--- Data for review ---

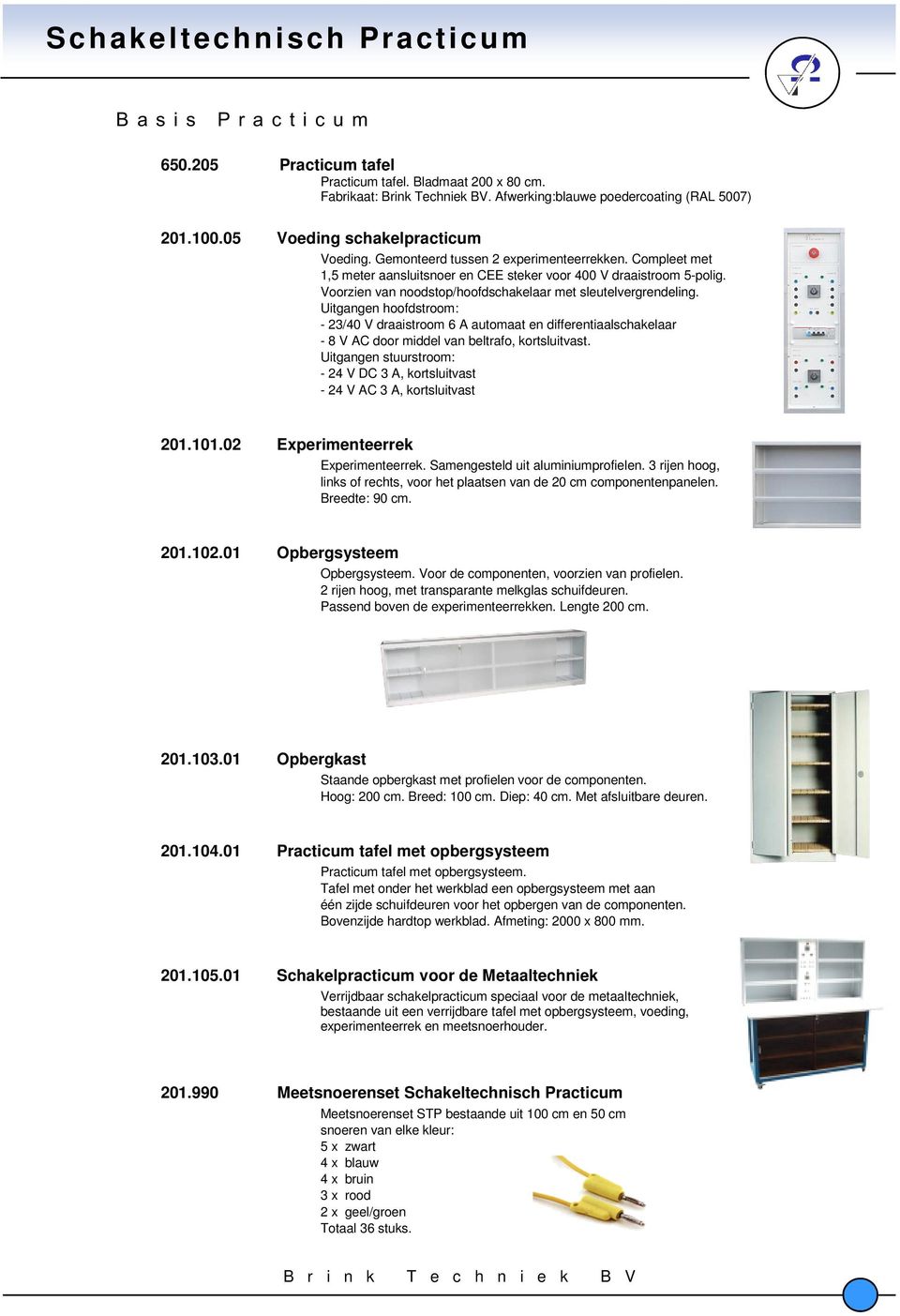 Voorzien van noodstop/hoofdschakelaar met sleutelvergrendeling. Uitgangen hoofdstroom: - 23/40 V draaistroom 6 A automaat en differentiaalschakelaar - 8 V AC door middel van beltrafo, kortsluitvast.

---
--- Data for review ---

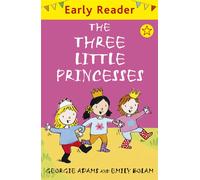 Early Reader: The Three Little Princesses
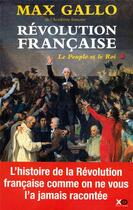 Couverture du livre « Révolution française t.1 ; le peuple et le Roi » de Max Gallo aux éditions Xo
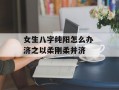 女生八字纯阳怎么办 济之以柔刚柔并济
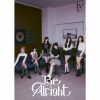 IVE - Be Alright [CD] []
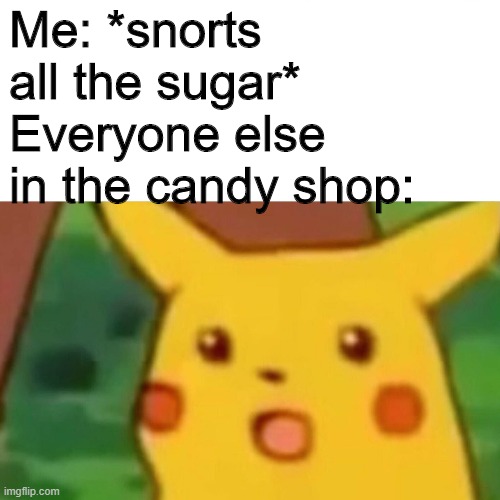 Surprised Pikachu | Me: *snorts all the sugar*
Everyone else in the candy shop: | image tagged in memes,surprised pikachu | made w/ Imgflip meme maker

---

What to produce: Copy out every row that contains the word "image".

Reply:
Everyone else in the candy shop: | image tagged in memes,surprised pikachu | made w/ Imgflip meme maker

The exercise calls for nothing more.